Nalanda may become yet another mediocre institution
Meant to serve as an example, lessons must be drawn from its failures
In January 2007, at the East Asia Summit, the government of India shared its plan to establish an international, multi-disciplinary university at Nalanda in Bihar. With the resignation of George Yeo, its second chancellor in as many years, last week, the university looked like a testament to the failed promises of the governments of India and Bihar, as well as its administrators. Mr Yeo, a former foreign minister of Singapore and Amartya Sen’s successor at Nalanda, says that he was not even informed when the entire governing board of the university, which included Mr Sen, Sugata Bose and Meghnad Desai, was replaced. Allegations of political interference and attacks on the university’s autonomy — made against the Central government since before Mr Sen’s resignation last year -- were repeated by Mr Yeo.
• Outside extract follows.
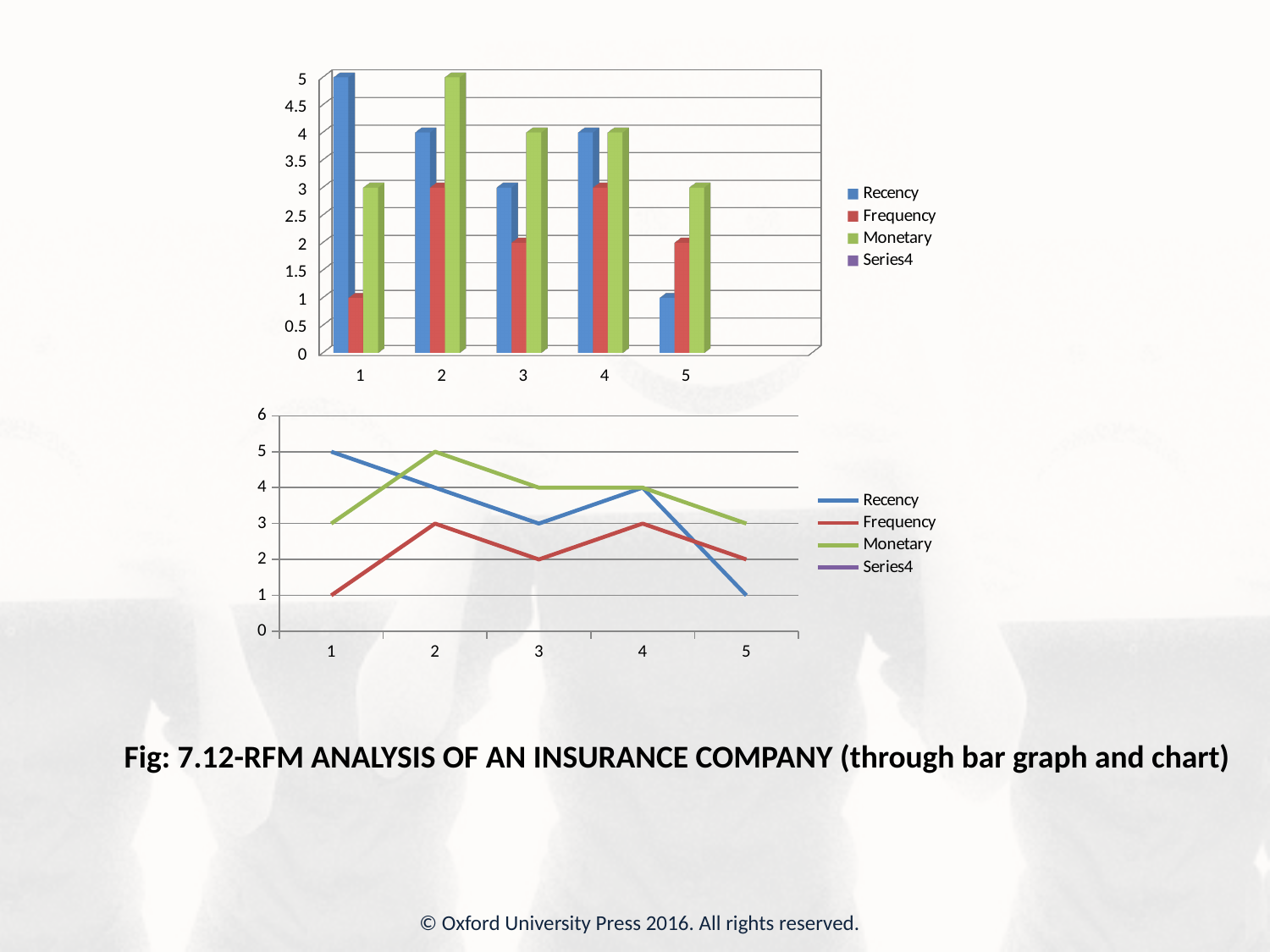
How many categories are shown on the x axis of the top bar chart? 5 What kind of chart is the top chart on the slide? bar chart In the bottom line chart, what is the Frequency value at category 3? 2 In the bottom line chart, what is the Monetary value at category 2? 5 In the top bar chart, what is the Recency value for category 1? 5 In the bottom line chart, what is the difference between the Recency and Frequency values at category 1? 4 In the top bar chart, which is larger at category 5: Frequency or Monetary? Monetary In the bottom line chart, which category has the highest Monetary value? 2 How many series does the legend of the bottom line chart list? 4 In the top bar chart, which colour represents the Monetary series? green In the top bar chart, which category has the lowest Recency value? 5 In the bottom line chart, does the Recency line rise or fall from category 4 to category 5? fall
While MEA spokesperson Vikas Swarup has claimed that the government acted according to the rules established by the Nalanda University Act (2010), the impression that the government is actively undermining the autonomy of the university is likely to remain.
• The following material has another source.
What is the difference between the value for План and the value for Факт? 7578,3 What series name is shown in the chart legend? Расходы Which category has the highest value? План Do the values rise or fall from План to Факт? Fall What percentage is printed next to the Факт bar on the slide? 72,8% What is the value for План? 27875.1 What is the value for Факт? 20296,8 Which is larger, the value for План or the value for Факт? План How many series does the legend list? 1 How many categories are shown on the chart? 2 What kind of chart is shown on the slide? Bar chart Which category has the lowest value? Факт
At its inception, the new Nalanda University held all the promise of the original — diversity, international recognition, adequate funds and state support and some of the best minds in the world. Nalanda’s administrators must raise their standards of efficiency. And the government must realise that academic and intellectual autonomy are not impediments to its goal, but rather the essential attributes to building institutions that can produce originality and innovation.